Pralkomaty na stacjach benzynowych i MOP-ach

Pralkomaty na stacjach benzynowych i MOP-ach

Do końca I kwartału 2022 spółka Break&Wash, będzie oferować 40 punktów z pralkomatami na stacjach benzynowych, w Miejscach Obsługi Podróżnych (MOP) oraz w centrach dużych miast w całej Polsce. Latem pralko-suszarki pojawią się na kempingach, a na koniec roku łączna liczba dostępnych punktów przekroczy 140, a w perspektywie roku firmę czeka wejście na rynki zagraniczne.

Marka Break&Wash zadebiutowała w ubiegłym roku, wprowadzając całkowicie nowy koncept na polskim rynku: pralko-suszarki dla osób podróżujących. Okazuje się, że model, który umożliwia zadbanie o czystą odzież w każdych warunkach, bardzo dobrze wpasowuje się w potrzeby Polaków w długich podróżach – zarówno tych służbowych jak i wakacyjnych.

Pralkomaty dostępne są wewnątrz budynków oraz w zabudowie zewnętrznej. Dla stacji benzynowych ta inwestycja nie wiąże się z wysokim kosztem zakupu ani bieżącej eksploatacji. Urządzenia nie wymagają również dodatkowej obsługi, choć w prosty sposób wzbogacają infrastrukturę obiektu i zwiększają jego atrakcyjność.

Do automatów Break&Wash użytkowników przyciągają przystępność cen i prostota obsługi. Pranie kosztuje zaledwie 15 zł, suszenie 8 zł, a za detergent należy zapłacić złotówkę. Klienci w zamian otrzymują czyste i suche ubranie w zaledwie godzinę. Zaoszczędzony czas mogą wykorzystać np. na zjedzenie posiłku na stacji benzynowej czy relaks na kempingu. Stąd nazwa Break&Wash, którą w wolnym tłumaczeniu z języka angielskiego można przełożyć jako odpocznij i wypierz.

Z usługi chętnie korzystają między innymi firmy transportowe, które dzięki temu mogą spełnić wymogi Państwowej Inspekcji Pracy dot. zachowania czystej odzieży roboczej dla pracowników, a zarazem zaoferować kierowcom pewną formę benefitu podczas długich przejazdów. Pranie można rozliczyć jako koszt służbowy lub skorzystać z niego w ramach kart pre-paid wydawanych przez Break&Wash. Możliwość przeprania ubrań w czasie przymusowej przerwy zdecydowanie pozytywnie wpływa na komfort pracy oraz higienę kierowcy, a zarazem nie narusza planu podróży.

Obecnie nowoczesne urządzenia Break&Wash znajdziemy w 22 punktach, m.in. na stacjach w Zgorzelcu, Kątach Wrocławskich, Wrześni czy Miejscach Obsługi Podróżnych (MOP). Nowe punkty na MOP-ach w Niesułkowie i Nowostawach Dolnych zostaną uruchomione 10 lutego. Do końca I kwartału br. firma planuje zarządzać już 40 punktami. Dalsze plany rozwoju obejmują obecność w akademikach, ośrodkach wczasowych czy zakładach pracy – nie tylko w Polsce, ale też poza granicami kraju.

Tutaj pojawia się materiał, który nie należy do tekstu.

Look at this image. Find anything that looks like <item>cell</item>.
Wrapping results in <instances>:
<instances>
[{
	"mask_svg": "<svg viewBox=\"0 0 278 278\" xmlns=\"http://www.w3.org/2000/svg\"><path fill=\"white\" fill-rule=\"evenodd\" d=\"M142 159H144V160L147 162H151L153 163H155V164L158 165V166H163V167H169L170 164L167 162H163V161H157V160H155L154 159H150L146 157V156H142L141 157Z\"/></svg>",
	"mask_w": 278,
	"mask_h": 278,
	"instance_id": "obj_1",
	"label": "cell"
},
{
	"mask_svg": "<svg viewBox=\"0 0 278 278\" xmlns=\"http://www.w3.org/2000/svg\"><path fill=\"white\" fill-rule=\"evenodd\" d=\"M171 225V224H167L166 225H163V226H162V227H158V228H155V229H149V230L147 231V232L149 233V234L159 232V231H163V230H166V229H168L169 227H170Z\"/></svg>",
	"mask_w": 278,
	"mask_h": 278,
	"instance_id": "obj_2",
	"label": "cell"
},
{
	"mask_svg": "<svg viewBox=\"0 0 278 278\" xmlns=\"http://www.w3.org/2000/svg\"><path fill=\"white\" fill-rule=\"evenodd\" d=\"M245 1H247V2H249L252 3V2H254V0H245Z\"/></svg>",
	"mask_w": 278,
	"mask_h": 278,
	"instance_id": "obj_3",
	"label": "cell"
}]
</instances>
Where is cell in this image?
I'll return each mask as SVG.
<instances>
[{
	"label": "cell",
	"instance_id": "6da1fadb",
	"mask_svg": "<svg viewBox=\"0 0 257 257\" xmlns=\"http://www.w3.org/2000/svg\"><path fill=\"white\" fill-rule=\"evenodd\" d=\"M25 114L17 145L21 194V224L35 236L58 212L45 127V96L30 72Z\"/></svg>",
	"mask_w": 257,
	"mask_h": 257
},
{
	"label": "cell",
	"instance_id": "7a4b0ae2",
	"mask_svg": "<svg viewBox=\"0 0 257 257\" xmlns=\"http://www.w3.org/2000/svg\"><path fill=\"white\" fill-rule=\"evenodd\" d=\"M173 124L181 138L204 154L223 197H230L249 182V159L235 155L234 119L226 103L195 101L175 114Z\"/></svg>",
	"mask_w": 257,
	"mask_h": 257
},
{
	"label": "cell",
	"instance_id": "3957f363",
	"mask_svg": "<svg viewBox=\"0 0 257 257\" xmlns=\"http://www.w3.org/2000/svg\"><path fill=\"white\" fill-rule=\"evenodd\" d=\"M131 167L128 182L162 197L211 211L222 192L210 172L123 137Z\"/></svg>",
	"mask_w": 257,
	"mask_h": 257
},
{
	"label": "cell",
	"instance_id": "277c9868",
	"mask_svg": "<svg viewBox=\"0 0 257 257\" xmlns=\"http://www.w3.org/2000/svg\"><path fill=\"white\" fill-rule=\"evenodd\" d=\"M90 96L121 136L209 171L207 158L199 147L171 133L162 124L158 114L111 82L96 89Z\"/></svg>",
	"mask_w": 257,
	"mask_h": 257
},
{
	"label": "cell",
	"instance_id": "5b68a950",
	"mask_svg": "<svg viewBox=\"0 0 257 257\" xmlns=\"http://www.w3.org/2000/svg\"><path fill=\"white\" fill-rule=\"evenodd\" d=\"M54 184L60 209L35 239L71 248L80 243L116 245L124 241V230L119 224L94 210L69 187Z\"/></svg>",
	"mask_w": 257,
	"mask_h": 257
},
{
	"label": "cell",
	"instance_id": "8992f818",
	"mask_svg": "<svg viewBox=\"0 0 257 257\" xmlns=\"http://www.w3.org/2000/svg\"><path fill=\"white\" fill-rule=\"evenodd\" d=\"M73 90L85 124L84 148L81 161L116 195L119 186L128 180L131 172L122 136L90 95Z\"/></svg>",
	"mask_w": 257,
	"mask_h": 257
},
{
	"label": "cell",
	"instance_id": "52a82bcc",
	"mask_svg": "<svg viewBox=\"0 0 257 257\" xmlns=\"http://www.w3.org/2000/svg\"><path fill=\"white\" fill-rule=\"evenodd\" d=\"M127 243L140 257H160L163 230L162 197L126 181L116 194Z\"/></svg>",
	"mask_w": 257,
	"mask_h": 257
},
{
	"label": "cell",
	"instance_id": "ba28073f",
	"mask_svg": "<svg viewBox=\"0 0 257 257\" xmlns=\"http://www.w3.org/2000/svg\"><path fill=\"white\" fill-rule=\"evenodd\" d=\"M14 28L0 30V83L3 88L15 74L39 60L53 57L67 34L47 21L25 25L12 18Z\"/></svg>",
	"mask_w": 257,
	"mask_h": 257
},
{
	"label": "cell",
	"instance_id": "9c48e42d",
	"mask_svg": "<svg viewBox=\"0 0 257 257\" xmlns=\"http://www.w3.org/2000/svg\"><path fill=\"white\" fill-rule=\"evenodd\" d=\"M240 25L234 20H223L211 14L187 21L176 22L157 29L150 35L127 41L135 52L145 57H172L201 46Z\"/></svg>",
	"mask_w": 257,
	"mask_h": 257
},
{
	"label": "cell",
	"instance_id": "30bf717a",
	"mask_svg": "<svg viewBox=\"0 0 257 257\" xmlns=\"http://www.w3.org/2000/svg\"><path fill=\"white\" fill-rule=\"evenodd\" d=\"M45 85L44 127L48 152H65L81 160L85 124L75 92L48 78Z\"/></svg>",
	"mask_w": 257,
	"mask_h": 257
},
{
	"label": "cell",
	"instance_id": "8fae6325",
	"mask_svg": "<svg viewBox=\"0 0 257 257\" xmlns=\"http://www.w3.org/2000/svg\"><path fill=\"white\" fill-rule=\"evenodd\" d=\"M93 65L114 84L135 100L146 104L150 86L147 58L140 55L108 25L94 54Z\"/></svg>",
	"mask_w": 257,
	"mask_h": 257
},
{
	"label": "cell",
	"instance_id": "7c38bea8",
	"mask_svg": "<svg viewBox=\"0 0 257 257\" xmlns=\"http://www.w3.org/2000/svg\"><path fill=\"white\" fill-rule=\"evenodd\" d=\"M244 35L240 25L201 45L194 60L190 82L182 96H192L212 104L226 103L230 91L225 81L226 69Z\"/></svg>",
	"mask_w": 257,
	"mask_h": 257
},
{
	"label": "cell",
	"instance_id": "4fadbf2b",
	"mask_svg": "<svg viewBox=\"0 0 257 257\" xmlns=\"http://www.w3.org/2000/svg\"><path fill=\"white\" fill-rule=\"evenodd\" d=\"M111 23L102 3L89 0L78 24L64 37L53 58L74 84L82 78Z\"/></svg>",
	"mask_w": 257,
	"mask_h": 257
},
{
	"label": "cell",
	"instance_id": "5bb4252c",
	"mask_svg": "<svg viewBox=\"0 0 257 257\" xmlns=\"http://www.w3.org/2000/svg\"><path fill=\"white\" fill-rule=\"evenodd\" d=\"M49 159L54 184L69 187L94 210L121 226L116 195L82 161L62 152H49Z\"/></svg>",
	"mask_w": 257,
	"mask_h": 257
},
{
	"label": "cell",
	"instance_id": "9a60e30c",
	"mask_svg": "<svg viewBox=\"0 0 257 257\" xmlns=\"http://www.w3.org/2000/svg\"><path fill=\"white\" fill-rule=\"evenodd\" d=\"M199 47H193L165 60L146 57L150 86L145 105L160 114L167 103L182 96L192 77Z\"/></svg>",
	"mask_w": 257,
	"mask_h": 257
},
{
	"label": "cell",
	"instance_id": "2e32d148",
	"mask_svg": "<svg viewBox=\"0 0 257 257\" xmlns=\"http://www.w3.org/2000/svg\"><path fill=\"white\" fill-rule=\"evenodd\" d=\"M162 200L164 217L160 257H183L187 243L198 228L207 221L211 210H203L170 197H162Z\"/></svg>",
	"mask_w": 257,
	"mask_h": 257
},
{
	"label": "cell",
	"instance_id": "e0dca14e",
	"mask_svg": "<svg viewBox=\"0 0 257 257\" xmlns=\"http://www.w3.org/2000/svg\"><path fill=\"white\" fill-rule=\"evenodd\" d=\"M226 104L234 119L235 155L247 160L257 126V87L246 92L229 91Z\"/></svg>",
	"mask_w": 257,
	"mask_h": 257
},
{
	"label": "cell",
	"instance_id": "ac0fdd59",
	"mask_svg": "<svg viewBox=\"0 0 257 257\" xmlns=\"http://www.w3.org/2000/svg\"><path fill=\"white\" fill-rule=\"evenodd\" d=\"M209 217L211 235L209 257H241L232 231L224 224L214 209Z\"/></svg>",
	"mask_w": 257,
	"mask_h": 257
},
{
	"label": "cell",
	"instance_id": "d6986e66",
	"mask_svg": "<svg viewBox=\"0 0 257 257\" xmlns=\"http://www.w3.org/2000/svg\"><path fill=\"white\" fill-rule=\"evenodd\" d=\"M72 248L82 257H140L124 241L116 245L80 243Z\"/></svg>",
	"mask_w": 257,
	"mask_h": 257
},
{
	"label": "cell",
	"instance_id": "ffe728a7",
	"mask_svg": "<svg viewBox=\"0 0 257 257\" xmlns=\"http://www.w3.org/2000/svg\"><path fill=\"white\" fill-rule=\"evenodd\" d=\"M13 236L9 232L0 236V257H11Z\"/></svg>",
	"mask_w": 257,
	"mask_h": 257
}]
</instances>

Startup wspierany finansowo i merytorycznie przez Grupę Assay chce nie tylko szybko skalować swój biznes, ale także robić to w zgodzie ze środowiskiem naturalnym. Dlatego, część energii do zasilania automatów pralniczych pochodzić będzie z paneli fotowoltaicznych umieszczonych na dachu urządzeń w zabudowie zewnętrznej.

– Chcemy, aby nasze pralkomaty były dostępne w całej Polsce. Myślimy jednak o naszych rozwiązaniach długofalowo, dlatego w drugim kwartale 2022 planujemy podjąć współpracę z firmą z branży fotowoltaicznej. Dzięki temu nasze urządzenia staną się jeszcze bardziej nowoczesne i ekologiczne – ujawnia Krzysztof Lubiszewski, prezes zarządu Break&Wash.